M. Rao demande également aux lanceurs d'alerte de venir à lui, et aux officiels de fournir les informations.

"La coopération est vraiment nécessaire", souligne M. Rao. "La coopération et la volonté. Notamment celle des athlètes eux-mêmes à venir pour dire avec honnêteté ce qu'ils savent et ce qui s'est passé sans être vindicatifs à l'encontre d'aucun des trois responsables" précédemment nommés.

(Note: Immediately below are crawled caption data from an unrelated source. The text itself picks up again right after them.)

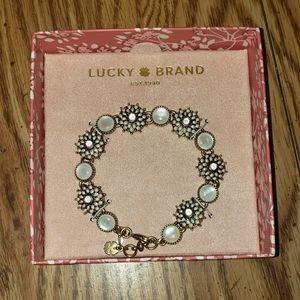 NIB Lucky Brand Mother Of Pearl Link Bracelet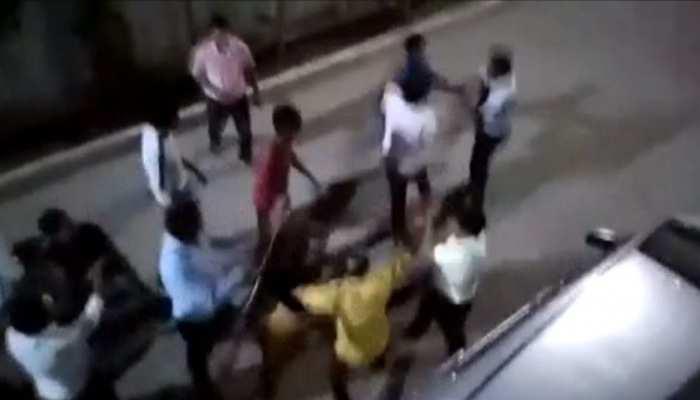 मथुरा: कार पार्किंग को लेकर हुआ विवाद, डॉक्टर को लाठी-डंडों से पीटा, केस दर्ज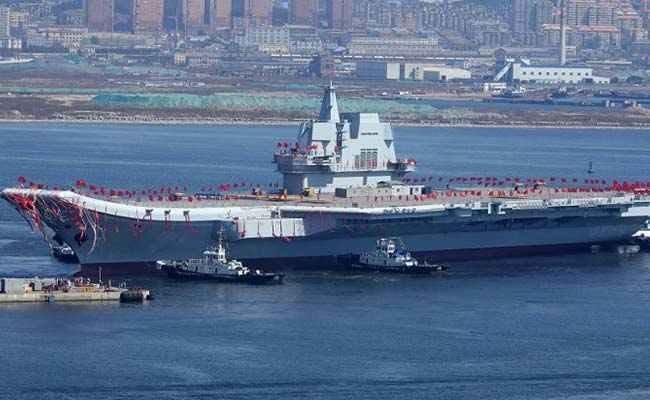 چین نخستین ناو هواپیمابر خود را آزمایش می نماید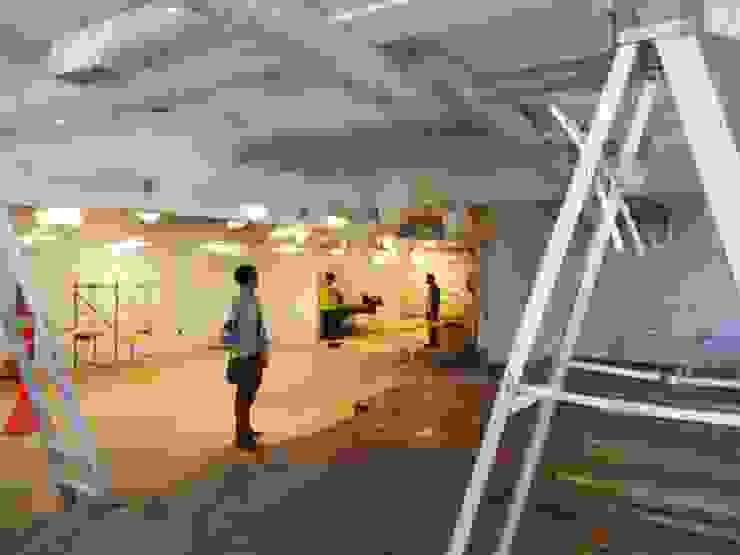 Avances de Obras, Vista desde el Lounge al Visualizer Oficinas de estilo ecléctico de Eisen Arquitecto Ecléctico Madera Acabado en madera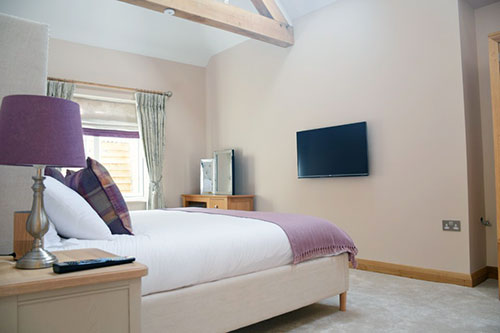 lily-rose-cottage-self-catering-bedroom2-worcestershire-cotswolds-england-uk.jpg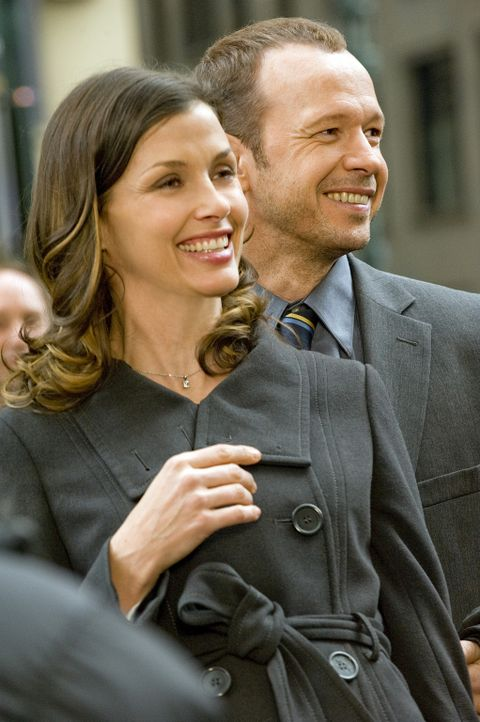 Erin (Bridget Moynahan, l.) und Danny (Donnie Wahlberg, r.) feiern mit ihrem gemeinsamen Bruder die Aufnahme ins New York Police Department. - Bildquelle: 2010 CBS Broadcasting Inc. All Rights Reserved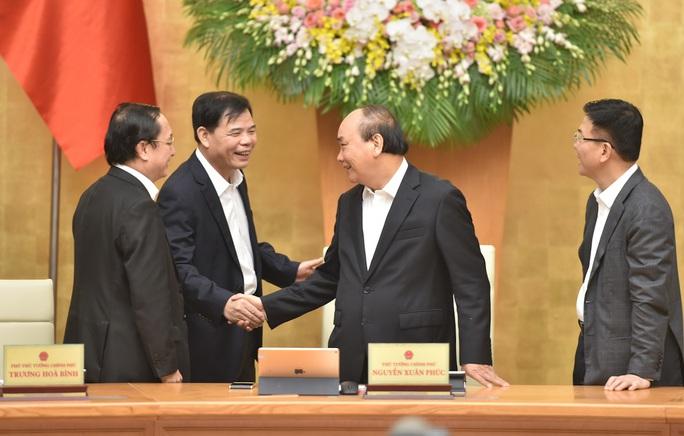 Chính phủ chúc mừng 3 tân thành viên trong phiên họp thường kỳ tháng 11 - Ảnh 1.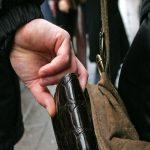 Să prevenim furturile din buzunare sau genți!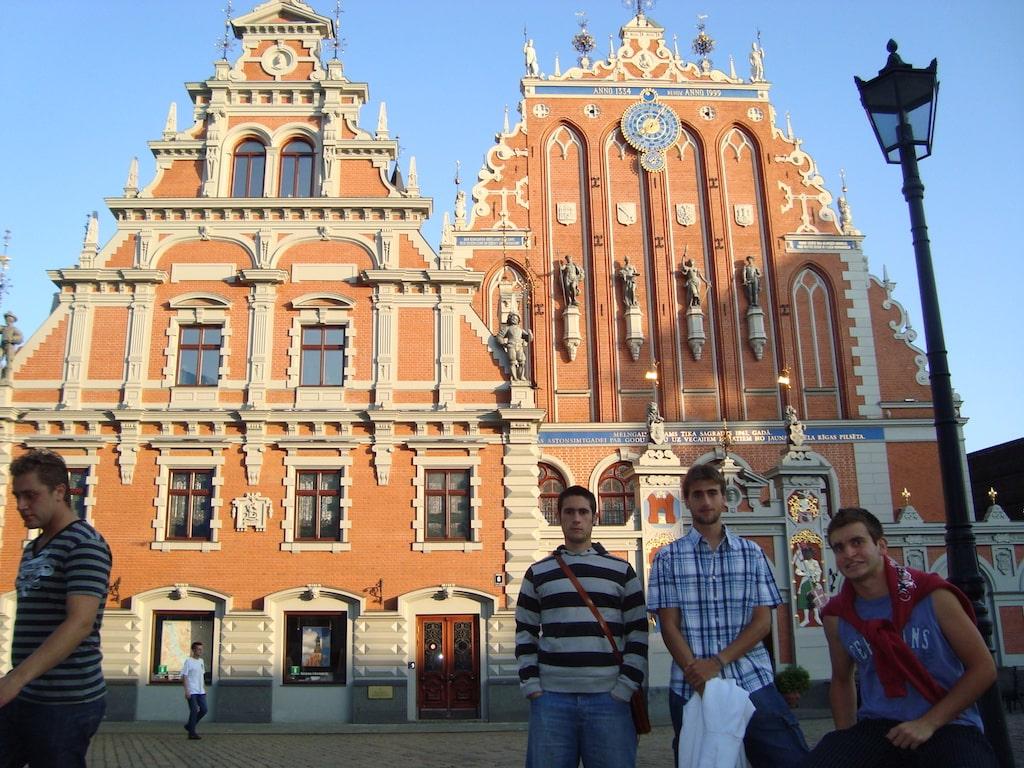 Casa de las Cabezas Negras desde la Plaza del Ayuntamiento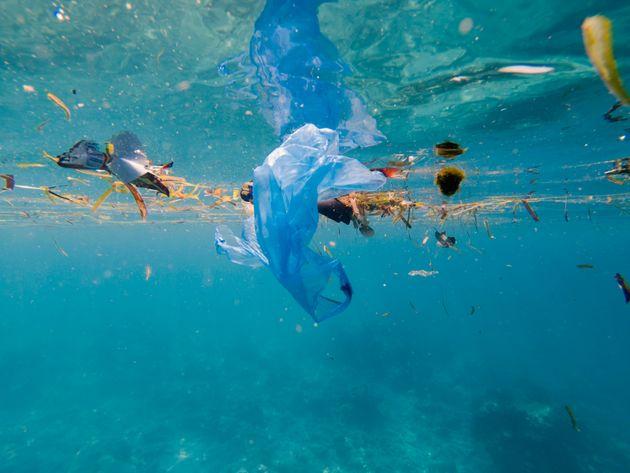 海洋汚染のイメージ写真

Le comité d'éthique de l'IAAF a annoncé lundi la suspension du président de la Fédération kényane d'athlétisme (AK) Isaiah Kiplagat, de son vice-président David Okeyo également membre du conseil de l'IAAF, le gouvernement de l'instance internationale, et de Joseph Kinyua, trésorier de l'AK. Les motifs avancés font frémir: il s'agit d'agir "dans l'intérêt de l'intégrité du sport".

La commission d'éthique fonde ses décisions sur deux soupçons: "subversion potentielle du processus de contrôle antidopage au Kenya et détournement potentiel de fonds reçus par l'AK de la part de Nike".